(Задание a) Воспроизведите без изменений записи от строки, содержащей «What is the recorded», до строки, содержащей «0.28 meters», включая обе эти строки.

(Приведенный отрывок)
╭──

1807 году она умерла, и три ее девочки, Лиза, Вера и Параша, тоже остались на руках у тетки. Старшей было девятнадцать лет, младшей четырнадцать. Наставницею при них жила г-жа Леблер-Лебеф, француженка-эмигрантка.
Вместе с Державиными это женское общество было, так сказать, основным населением барского дома. Впрочем, надо прибавить еще двоих: доктора и письмоводителя Евстафия Михайловича Абрамова, давно ставшего членом семьи. Круг занятий его был обширен. Он ведал архивы и рукописи Державина, перебелял письма, а иногда и стихи. В случае надобности исправлял он должность домашнего архитектора, живописца и пиротехника. Тесная, хоть не бескорыстная дружба связывала его с Анисьей Сидоровной, барской барыней. Шестидесятилетняя сия дева была в свое время получена Дарьей Алексеевною в приданое. День Евстафия Михайловича начинался с того, что Анисья Сидоровна угощала его кофеем и подносила первую рюмочку, за которою с перерывами следовали другие. Когда, ровно в полдень, за круглым столом в просторной званской столовой собирались к завтраку, от Евстафия Михайловича уже крепко пахло вином. Дарья Алексеевна просила мужа не пускать его за стол при гостях, но Державин не соглашался:
— Ничего, душенька: делай, как будто ничего не замечаешь.

╰──

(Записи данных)
╭──

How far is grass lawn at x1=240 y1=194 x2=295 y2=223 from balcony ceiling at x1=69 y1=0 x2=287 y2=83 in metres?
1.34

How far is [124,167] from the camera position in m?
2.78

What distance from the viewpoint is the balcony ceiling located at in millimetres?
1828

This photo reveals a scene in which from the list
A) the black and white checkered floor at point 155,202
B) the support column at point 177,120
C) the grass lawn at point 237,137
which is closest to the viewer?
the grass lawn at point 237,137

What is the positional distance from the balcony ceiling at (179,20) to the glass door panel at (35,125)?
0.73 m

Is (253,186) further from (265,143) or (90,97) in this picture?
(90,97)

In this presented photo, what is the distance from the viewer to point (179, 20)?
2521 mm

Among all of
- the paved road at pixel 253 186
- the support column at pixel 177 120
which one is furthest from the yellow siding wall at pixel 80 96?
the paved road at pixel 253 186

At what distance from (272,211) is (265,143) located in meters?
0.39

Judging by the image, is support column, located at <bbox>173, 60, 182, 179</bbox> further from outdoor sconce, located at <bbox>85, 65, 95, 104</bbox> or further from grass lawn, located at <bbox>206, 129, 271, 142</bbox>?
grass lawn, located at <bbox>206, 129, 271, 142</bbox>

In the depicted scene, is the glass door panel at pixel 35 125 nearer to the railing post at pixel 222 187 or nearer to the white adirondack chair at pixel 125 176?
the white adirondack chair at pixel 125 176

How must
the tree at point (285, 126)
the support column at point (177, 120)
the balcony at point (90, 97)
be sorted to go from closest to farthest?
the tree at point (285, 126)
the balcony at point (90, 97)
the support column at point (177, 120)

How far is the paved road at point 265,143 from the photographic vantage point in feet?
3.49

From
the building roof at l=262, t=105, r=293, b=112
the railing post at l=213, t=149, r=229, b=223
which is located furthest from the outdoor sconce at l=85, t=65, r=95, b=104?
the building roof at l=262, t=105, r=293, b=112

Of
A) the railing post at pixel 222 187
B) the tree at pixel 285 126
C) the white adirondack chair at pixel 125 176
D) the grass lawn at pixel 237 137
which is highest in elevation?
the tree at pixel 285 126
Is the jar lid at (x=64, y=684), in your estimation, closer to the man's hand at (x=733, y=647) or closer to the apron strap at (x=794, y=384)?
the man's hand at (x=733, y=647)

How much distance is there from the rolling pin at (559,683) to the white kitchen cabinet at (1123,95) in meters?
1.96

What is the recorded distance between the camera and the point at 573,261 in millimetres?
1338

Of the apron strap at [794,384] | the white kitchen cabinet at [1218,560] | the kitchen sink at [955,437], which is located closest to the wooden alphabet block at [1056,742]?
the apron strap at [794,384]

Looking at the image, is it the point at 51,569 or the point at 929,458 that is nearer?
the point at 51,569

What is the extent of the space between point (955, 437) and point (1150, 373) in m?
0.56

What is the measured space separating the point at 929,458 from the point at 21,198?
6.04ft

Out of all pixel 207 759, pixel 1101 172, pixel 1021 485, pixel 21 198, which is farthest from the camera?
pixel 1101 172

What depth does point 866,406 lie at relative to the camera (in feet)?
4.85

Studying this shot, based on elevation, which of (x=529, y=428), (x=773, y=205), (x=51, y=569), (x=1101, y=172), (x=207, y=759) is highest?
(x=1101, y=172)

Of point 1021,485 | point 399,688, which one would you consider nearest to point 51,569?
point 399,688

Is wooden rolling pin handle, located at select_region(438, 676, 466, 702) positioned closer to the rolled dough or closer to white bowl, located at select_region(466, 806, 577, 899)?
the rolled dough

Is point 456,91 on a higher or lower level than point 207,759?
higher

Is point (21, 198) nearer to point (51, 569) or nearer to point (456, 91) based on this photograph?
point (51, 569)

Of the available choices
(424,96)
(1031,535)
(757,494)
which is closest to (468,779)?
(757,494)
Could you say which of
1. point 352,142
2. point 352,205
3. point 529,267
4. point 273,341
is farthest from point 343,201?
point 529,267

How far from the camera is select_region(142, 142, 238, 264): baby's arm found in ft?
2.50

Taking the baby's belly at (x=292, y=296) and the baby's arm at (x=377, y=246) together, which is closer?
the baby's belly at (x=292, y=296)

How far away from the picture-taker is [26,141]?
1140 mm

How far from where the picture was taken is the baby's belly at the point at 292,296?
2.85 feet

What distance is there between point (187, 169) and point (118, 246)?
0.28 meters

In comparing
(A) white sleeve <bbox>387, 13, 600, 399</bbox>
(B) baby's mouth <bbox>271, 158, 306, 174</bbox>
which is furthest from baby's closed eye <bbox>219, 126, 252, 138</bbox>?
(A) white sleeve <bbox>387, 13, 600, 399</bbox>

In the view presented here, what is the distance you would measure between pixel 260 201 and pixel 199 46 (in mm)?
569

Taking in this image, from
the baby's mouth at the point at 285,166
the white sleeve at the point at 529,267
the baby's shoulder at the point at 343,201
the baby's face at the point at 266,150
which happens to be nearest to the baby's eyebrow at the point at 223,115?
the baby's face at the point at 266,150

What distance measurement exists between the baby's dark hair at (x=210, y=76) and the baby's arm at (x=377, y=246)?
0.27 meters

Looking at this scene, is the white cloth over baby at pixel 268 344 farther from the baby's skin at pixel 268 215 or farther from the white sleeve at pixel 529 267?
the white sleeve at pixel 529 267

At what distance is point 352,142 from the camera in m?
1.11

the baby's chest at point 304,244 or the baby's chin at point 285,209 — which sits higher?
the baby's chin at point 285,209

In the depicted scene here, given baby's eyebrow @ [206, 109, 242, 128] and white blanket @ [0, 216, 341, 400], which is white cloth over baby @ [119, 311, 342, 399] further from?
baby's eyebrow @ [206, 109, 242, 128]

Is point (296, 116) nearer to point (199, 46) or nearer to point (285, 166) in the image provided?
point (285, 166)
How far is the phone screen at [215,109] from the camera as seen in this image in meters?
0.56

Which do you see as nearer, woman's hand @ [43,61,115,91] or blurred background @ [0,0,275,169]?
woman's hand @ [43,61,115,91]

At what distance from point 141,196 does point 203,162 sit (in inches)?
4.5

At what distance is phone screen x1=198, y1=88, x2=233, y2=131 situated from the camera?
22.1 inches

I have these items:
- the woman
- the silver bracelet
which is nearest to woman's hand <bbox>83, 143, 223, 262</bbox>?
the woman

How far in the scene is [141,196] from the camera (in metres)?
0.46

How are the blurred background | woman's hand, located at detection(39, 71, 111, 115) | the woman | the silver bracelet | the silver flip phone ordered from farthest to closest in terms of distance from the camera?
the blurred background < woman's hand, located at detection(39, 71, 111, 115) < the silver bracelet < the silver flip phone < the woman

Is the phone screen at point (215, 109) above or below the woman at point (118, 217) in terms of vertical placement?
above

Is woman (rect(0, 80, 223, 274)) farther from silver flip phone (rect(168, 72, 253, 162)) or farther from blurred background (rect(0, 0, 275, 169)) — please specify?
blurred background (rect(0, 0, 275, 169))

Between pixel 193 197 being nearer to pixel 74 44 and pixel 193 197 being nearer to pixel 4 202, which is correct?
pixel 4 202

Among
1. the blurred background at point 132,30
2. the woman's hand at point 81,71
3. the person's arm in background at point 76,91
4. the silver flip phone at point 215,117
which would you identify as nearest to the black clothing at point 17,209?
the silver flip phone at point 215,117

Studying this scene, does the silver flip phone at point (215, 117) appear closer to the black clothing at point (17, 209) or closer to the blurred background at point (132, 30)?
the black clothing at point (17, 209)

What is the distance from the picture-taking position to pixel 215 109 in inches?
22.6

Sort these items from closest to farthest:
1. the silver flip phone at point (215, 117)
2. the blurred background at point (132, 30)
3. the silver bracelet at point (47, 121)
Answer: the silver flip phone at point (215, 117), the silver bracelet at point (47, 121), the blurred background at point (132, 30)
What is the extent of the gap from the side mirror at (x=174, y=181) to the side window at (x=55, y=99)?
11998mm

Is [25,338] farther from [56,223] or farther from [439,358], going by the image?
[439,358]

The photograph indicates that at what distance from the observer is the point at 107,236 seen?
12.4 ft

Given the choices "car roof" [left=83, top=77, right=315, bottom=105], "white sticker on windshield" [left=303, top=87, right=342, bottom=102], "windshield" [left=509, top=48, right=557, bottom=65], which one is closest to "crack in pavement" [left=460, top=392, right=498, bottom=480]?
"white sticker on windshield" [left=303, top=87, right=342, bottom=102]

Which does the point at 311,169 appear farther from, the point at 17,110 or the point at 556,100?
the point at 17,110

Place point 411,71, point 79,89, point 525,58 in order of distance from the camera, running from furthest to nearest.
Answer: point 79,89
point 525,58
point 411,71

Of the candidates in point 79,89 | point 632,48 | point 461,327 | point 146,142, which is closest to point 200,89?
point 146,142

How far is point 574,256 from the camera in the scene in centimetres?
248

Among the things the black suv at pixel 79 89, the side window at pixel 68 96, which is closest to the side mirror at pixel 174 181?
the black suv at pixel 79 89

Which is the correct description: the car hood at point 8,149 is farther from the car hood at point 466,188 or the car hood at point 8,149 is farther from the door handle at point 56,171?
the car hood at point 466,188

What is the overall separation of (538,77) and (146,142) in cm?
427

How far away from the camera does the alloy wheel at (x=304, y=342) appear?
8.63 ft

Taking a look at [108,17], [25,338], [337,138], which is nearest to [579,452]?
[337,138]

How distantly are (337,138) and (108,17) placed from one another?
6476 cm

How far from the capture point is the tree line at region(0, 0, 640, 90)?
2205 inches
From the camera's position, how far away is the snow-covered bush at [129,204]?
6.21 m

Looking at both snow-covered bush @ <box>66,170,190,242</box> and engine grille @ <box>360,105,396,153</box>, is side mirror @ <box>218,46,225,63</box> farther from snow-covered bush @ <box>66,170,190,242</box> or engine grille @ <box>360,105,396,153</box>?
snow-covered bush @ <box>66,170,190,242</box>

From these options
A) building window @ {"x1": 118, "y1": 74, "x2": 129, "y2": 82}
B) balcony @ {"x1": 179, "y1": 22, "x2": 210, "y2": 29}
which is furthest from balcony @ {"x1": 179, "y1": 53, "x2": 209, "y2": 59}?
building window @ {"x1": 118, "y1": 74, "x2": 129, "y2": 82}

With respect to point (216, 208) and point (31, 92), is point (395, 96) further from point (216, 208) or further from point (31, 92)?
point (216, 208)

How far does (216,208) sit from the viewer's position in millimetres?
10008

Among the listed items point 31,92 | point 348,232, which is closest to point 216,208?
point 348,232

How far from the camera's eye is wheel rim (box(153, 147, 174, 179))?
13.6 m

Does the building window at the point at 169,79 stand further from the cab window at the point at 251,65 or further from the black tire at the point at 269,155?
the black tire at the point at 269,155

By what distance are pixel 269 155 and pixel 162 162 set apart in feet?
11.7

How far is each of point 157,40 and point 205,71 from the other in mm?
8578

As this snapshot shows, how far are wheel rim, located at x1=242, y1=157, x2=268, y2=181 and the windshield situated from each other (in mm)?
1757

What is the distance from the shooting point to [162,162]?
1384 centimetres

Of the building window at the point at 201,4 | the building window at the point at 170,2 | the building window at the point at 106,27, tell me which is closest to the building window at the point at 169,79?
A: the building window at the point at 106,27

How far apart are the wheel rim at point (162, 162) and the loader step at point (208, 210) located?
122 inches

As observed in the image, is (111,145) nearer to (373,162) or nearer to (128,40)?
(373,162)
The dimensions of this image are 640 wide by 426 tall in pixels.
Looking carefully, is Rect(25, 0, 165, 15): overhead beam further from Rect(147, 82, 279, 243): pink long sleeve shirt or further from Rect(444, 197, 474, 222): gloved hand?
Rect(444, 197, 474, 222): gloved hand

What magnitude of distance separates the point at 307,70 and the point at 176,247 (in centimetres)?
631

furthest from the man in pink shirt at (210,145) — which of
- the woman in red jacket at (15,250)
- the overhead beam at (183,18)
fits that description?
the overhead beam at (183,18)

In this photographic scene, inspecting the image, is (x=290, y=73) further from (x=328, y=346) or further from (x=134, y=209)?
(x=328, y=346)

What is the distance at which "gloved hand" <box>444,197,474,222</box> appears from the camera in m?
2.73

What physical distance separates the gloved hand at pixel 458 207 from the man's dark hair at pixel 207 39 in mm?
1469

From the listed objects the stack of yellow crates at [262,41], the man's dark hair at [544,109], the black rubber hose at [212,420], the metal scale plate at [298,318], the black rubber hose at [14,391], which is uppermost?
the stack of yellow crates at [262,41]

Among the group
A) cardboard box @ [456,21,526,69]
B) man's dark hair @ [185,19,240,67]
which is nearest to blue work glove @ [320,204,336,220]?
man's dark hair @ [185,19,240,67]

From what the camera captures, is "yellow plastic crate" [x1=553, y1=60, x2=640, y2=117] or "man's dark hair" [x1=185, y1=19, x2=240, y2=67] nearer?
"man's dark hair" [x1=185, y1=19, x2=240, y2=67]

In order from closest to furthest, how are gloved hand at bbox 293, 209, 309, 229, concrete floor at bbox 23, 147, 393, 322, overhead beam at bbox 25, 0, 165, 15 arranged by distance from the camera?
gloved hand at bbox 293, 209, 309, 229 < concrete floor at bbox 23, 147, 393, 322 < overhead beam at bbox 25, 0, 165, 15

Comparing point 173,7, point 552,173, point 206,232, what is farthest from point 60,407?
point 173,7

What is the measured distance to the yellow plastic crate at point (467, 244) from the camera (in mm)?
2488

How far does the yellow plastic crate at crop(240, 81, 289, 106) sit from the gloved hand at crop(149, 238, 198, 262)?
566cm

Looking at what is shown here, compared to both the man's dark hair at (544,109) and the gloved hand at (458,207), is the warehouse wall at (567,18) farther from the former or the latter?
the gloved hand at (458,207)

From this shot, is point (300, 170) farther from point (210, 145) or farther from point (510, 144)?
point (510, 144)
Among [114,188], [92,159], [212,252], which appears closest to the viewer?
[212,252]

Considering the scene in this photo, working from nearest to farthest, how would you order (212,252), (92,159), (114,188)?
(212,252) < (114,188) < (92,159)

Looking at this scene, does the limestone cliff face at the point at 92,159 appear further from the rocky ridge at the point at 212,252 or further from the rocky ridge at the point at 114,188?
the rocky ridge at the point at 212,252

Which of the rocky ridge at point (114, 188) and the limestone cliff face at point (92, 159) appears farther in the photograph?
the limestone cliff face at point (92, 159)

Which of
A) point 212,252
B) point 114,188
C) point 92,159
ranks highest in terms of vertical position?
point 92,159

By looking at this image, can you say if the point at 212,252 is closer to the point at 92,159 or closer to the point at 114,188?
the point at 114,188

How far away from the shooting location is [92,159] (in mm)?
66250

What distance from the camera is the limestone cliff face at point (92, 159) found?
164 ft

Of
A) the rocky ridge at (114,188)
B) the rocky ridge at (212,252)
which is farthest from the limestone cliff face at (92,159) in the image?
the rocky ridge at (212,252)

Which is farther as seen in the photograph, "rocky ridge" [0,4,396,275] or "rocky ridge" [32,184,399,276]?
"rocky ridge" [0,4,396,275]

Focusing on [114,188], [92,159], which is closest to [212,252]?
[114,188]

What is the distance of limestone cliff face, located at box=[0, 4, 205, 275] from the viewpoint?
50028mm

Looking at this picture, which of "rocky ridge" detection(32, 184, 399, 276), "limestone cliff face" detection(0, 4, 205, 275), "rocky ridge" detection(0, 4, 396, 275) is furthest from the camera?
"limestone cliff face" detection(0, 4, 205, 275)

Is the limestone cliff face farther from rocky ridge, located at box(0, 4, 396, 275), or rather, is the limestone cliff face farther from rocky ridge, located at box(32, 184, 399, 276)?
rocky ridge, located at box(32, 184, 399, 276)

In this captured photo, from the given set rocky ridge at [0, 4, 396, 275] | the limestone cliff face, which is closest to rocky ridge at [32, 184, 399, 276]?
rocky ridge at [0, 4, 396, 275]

╰──

(Задание b)
Ответьте на вопросы по отрывку.
(i) Сколько лет было старшей из трех девочек?
(ii) Кем, помимо члена семьи, был Евстафий Михайлович Абрамов?
(iii) В какое время собирались к завтраку за круглым столом в званской столовой?

(Разбор решения a)
What is the recorded distance between the camera and the point at 573,261 in millimetres?
1338

Of the apron strap at [794,384] | the white kitchen cabinet at [1218,560] | the kitchen sink at [955,437], which is located closest to the wooden alphabet block at [1056,742]?
the apron strap at [794,384]

Looking at the image, is it the point at 51,569 or the point at 929,458 that is nearer?
the point at 51,569

What is the extent of the space between point (955, 437) and point (1150, 373) in m?
0.56

What is the measured space separating the point at 929,458 from the point at 21,198?
6.04ft

Out of all pixel 207 759, pixel 1101 172, pixel 1021 485, pixel 21 198, which is farthest from the camera?
pixel 1101 172

What depth does point 866,406 lie at relative to the camera (in feet)?
4.85

Studying this shot, based on elevation, which of (x=529, y=428), (x=773, y=205), (x=51, y=569), (x=1101, y=172), (x=207, y=759) is highest?
(x=1101, y=172)

Of point 1021,485 | point 399,688, which one would you consider nearest to point 51,569?
point 399,688

Is wooden rolling pin handle, located at select_region(438, 676, 466, 702) positioned closer to the rolled dough or closer to white bowl, located at select_region(466, 806, 577, 899)?
the rolled dough

Is point 456,91 on a higher or lower level than point 207,759?
higher

Is point (21, 198) nearer to point (51, 569) or nearer to point (456, 91) based on this photograph?
point (51, 569)

Of the available choices
(424,96)
(1031,535)
(757,494)
which is closest to (468,779)?
(757,494)
Could you say which of
1. point 352,142
2. point 352,205
3. point 529,267
4. point 273,341
is farthest from point 343,201?
point 529,267

How far from the camera is select_region(142, 142, 238, 264): baby's arm found in ft?
2.50

Taking the baby's belly at (x=292, y=296) and the baby's arm at (x=377, y=246) together, which is closer?
the baby's belly at (x=292, y=296)

How far away from the picture-taker is [26,141]?
1140 mm

How far from where the picture was taken is the baby's belly at the point at 292,296?
2.85 feet

What distance is there between point (187, 169) and point (118, 246)?
0.28 meters

(Разбор решения b)
(i) Старшей было девятнадцать лет.
(ii) Он был доктором и письмоводителем.
(iii) К завтраку собирались ровно в полдень.